[start SOURCE EXTRACT]

When investment advisers hear about examinations that went badly for other firms, they often breathe a sigh of relief to learn that someone else is in trouble and not them. Advisers’ first reaction, however, should be to determine if their compliance programs are deficient in the same areas. They may be making the same mistakes as other Registered Investment Advisers (“RIAs”).
Firms should look at trends identified by NASAA
When compliance mistakes are common in a particular area, examiners may look there first when they examine an RIA. Whether an advisory firm is SEC or state-registered, RIAs should pay close attention to the findings of coordinated examinations conducted by state examiners. On September 28, 2015, the North American Securities Administrators Association (“NASAA”) published the results of coordinated investment adviser examinations. NASAA’s summary of these results was derived from data submitted to the organization between January and June 2015 by members of the organization.
Books and records mistakes and omissions were the most common deficiencies found by state securities examiners during their examinations. The rest of the top five problem areas identified by examiners were contracts, registration, fees, and custody.
State securities examiners found that the largest percentage of books and records deficiencies were in the area of suitability documentation. NASAA’s statistics showed that documentation related to order memorandums was also deficient at numerous firms.
The top contracts deficiencies were a failure to explain fees to clients and RIAs not having all contracts in writing. The major registration deficiencies were Form ADV inconsistencies between Part 1 and Part 2 and firms’ failure to file amendments in a timely manner.
The top fee deficiencies arose from instances where RIAs charged fees that were inconsistent with their advisory contracts or the firm’s Form ADV, or they charged unreasonable or excessive fees. The biggest custody deficiencies occurred when RIAs prepared improper client invoices for direct fee deduction, failed to provide invoices to clients, and engaged in dual invoicing of clients and custodians for direct fee deductions.
Weak policies and procedures are often at the root of compliance deficiencies. NASAA’s report observed that the highest number of compliance/supervision deficiencies sprung from RIAs’ failures to have procedures to prevent misuse of material nonpublic information. Failure to periodically assess and update compliance/supervisory programs was also identified as a major issue. State examiners also found that advisory personnel failed to follow compliance/supervisory procedures.
NASAA’s report on examination deficiencies can be found at http://www.nasaa.org/37286/nasaa-reports-common-ia-deficiences/.
Trends identified this year are likely to be focused on next year
Now that NASAA has identified these problem areas, it is very likely that state examiners will pay even more attention to them during upcoming examinations. Furthermore, just as state securities regulators often follow the lead of the SEC, examiners for the Commission might take note of these problem areas to the extent they apply to federally registered advisers.
The SEC, state securities regulators, and FINRA are often focused on the same risks that investors may be facing. In many instances, potential problems have been identified by a sweep, which is an industry-wide examination that focuses on a specific risk area or compliance deficiency. For instance, on February 3, 2015, the SEC released a publication dealing with cybersecurity, which provided observations derived from examinations of more than one hundred broker-dealers and RIAs. In the months that followed, the SEC made it clear in word and deed that it will focus on cybersecurity during examinations. NASAA and FINRA have conveyed similar messages.

[end SOURCE EXTRACT]
[start INFORMATION SHOWN]

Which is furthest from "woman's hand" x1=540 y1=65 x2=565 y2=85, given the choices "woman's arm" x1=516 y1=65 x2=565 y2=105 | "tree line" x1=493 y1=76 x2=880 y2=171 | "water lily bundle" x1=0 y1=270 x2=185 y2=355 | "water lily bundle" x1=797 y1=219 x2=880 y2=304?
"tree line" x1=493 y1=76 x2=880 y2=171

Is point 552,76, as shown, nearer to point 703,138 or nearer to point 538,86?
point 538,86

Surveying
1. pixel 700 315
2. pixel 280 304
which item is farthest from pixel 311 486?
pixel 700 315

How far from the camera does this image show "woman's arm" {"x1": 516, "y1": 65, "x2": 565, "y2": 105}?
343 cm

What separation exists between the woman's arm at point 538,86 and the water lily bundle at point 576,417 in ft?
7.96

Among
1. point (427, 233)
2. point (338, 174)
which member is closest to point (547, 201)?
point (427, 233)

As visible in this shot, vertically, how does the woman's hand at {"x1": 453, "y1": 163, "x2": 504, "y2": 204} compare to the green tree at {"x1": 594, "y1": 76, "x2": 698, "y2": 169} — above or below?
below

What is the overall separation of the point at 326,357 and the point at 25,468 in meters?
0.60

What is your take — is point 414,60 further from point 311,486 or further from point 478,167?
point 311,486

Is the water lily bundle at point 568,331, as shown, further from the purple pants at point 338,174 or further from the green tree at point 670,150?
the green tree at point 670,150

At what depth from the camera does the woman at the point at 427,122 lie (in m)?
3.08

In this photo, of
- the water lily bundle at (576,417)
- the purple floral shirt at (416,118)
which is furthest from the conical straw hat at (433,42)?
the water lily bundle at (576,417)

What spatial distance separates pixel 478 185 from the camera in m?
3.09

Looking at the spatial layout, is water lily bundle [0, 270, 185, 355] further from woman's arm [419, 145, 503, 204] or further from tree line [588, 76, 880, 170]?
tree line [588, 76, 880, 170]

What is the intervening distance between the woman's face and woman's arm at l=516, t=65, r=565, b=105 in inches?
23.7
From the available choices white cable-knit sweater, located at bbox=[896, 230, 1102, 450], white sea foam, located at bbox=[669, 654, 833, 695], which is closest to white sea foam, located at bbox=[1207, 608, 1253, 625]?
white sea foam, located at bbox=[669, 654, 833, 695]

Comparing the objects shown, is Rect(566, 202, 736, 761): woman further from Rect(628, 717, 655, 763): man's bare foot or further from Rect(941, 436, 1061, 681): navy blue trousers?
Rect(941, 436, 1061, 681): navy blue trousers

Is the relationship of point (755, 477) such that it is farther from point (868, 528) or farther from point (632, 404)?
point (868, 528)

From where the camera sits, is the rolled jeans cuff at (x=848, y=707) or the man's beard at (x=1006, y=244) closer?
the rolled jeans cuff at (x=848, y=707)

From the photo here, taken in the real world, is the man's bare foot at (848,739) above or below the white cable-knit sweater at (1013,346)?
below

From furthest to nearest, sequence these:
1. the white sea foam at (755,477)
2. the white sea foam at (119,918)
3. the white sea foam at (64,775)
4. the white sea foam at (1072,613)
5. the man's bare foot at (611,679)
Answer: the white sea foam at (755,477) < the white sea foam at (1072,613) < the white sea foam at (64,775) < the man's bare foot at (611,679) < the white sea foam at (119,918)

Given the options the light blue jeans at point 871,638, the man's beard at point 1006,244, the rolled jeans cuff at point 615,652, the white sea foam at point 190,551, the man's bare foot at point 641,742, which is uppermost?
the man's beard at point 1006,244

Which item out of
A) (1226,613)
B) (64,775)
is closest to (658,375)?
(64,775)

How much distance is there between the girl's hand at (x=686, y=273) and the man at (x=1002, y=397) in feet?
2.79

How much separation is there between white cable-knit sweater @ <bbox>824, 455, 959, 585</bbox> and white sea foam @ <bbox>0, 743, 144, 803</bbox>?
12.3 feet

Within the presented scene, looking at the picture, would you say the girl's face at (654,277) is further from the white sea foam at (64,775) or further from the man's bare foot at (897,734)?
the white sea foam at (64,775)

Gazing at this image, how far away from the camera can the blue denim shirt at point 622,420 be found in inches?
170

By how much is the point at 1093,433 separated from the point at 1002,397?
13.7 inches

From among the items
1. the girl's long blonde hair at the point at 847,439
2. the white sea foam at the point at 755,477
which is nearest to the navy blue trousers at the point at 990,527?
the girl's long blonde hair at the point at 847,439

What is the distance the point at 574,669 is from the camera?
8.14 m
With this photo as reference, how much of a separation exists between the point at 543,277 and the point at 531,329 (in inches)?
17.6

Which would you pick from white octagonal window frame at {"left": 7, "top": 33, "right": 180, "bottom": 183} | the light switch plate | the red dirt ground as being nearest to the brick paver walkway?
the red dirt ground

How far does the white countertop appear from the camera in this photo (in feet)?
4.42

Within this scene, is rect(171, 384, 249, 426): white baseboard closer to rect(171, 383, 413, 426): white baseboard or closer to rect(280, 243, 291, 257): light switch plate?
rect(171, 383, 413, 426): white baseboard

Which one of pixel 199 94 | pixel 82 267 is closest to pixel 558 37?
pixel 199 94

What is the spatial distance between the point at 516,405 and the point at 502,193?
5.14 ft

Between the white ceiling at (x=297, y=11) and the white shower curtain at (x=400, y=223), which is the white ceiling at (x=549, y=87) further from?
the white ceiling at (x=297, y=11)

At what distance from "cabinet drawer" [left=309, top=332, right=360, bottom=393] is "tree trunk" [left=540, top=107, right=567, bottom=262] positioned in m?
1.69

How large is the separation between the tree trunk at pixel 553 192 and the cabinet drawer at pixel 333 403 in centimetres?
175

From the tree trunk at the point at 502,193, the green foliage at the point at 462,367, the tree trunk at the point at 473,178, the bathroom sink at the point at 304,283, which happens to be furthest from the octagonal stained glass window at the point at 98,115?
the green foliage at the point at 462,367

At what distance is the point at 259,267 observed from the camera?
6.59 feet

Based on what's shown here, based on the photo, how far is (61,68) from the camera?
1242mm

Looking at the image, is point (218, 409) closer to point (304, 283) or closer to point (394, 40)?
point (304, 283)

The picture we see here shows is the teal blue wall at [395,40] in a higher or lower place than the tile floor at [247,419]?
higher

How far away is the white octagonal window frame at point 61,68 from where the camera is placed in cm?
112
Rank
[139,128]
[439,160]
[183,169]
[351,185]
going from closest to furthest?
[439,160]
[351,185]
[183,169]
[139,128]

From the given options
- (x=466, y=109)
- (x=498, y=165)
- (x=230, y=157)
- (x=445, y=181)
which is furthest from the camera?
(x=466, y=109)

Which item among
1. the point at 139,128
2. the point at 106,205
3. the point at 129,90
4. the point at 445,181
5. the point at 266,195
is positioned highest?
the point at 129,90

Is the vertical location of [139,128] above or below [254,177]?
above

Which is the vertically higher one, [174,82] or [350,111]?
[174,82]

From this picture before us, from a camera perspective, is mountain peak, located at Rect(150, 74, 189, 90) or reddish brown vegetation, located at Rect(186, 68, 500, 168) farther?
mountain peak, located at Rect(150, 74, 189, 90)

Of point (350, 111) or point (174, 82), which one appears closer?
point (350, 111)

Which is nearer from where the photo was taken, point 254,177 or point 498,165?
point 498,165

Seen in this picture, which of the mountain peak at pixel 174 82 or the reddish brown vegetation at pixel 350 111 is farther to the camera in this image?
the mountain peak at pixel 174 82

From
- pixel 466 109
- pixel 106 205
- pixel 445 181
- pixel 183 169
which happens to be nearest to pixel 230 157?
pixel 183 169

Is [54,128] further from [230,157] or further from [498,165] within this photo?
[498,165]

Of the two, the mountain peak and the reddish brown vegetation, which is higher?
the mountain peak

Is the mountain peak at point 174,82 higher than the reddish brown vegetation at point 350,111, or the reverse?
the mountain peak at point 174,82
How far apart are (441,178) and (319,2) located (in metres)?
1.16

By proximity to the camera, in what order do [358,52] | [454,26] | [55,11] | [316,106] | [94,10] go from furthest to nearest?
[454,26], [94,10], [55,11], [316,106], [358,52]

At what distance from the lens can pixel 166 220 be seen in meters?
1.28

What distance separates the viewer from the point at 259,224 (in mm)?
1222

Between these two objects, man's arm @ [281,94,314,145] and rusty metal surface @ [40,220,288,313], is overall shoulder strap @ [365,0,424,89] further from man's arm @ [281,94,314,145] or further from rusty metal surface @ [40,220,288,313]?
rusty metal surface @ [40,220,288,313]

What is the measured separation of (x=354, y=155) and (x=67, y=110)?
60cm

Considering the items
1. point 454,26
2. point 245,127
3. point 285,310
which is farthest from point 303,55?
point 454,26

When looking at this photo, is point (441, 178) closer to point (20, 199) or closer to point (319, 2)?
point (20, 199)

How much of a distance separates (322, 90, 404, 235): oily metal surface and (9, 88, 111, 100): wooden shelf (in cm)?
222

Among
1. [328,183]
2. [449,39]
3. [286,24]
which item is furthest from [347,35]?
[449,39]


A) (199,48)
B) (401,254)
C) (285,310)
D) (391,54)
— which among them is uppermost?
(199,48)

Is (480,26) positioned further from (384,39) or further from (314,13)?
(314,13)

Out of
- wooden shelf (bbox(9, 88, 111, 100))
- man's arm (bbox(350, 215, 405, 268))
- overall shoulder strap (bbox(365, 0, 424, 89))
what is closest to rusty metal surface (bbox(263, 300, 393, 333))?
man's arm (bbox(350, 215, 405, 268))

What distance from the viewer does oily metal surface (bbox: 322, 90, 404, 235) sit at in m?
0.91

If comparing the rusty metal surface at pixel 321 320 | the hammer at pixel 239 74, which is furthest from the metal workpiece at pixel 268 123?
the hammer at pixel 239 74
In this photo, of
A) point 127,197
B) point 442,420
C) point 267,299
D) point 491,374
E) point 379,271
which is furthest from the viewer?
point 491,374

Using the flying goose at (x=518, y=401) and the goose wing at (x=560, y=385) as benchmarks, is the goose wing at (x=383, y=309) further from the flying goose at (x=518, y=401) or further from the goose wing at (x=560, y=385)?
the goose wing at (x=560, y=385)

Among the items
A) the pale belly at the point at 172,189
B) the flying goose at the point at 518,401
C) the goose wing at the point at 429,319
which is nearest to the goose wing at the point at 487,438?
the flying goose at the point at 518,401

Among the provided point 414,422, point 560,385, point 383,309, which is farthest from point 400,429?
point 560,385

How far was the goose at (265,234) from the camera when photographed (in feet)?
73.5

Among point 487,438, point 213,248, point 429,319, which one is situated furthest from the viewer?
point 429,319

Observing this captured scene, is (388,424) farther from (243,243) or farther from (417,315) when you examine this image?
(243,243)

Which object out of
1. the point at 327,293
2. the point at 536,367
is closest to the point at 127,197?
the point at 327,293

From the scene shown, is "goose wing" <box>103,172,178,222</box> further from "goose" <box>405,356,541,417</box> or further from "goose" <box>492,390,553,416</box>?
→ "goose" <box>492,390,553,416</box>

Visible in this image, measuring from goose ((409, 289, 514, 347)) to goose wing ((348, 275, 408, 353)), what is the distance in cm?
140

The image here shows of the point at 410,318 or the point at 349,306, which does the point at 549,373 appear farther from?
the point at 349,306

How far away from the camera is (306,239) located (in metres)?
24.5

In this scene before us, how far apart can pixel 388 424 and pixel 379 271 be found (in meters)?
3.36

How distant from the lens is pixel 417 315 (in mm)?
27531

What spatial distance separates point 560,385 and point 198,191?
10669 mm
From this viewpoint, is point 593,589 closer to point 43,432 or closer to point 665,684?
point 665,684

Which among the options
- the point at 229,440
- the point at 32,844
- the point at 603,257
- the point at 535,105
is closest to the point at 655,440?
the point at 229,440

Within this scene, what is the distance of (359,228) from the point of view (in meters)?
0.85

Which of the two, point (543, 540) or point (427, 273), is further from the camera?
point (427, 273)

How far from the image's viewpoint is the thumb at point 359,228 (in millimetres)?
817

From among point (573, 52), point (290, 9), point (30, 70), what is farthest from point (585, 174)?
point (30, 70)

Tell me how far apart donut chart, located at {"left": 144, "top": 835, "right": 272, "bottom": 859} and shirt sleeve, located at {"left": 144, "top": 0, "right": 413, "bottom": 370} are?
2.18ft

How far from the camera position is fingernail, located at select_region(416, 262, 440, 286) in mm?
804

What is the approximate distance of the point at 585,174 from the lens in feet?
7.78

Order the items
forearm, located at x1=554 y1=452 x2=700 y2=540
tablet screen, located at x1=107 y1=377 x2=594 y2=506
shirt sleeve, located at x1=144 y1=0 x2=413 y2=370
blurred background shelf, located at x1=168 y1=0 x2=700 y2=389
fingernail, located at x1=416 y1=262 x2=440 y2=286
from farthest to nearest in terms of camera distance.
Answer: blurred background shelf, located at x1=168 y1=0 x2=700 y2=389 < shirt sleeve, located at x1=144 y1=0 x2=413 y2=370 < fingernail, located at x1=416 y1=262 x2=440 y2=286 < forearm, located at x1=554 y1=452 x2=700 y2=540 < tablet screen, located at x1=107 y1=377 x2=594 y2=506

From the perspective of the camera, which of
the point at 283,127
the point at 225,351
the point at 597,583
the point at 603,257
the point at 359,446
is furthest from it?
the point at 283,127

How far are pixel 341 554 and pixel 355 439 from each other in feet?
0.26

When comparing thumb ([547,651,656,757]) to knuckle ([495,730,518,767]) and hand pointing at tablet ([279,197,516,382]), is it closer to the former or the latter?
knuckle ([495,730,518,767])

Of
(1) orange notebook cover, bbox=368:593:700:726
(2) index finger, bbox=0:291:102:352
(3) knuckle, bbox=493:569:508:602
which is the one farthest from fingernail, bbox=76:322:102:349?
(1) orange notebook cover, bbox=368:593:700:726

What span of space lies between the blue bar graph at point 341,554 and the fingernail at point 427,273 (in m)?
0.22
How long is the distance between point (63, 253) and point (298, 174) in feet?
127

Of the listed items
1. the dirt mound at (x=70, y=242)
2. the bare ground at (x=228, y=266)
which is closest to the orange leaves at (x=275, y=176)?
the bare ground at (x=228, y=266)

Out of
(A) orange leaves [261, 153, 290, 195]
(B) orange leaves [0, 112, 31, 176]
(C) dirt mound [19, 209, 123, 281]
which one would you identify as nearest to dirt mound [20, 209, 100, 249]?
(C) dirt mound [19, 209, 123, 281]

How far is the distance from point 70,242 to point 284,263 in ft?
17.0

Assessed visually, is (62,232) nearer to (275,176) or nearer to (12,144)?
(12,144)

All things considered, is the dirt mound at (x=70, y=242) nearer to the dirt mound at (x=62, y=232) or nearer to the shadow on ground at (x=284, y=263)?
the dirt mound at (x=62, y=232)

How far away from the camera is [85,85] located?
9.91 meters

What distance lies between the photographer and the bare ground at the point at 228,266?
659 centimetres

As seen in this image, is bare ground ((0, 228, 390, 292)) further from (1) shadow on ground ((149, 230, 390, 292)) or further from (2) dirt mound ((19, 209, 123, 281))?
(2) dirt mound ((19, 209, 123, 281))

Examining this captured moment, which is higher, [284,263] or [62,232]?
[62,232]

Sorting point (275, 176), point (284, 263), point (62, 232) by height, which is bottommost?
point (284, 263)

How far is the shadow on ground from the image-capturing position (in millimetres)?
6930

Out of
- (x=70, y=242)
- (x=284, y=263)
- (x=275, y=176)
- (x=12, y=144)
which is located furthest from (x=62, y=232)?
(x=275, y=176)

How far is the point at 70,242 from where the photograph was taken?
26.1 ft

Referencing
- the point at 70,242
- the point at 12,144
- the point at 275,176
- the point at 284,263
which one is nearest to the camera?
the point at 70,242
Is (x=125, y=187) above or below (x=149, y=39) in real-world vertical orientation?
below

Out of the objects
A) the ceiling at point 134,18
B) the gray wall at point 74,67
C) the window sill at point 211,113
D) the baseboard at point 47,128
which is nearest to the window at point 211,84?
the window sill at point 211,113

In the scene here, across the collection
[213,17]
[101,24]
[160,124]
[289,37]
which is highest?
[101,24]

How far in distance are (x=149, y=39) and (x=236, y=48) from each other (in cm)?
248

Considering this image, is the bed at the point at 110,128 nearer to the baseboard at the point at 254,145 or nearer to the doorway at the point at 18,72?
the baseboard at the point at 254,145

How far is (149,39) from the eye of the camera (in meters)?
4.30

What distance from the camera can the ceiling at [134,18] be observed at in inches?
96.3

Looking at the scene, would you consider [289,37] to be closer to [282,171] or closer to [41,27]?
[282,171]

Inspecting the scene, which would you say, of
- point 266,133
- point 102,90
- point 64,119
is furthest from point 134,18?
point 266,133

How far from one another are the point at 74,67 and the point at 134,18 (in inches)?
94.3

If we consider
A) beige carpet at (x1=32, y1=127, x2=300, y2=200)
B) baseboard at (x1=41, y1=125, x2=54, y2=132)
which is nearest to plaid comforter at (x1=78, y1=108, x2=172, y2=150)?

[end INFORMATION SHOWN]

(GIVEN PROBLEM):
According to the article on investment adviser examinations, what deficiencies did state securities examiners find most often?

(THE RESULT):
Books and records mistakes and omissions.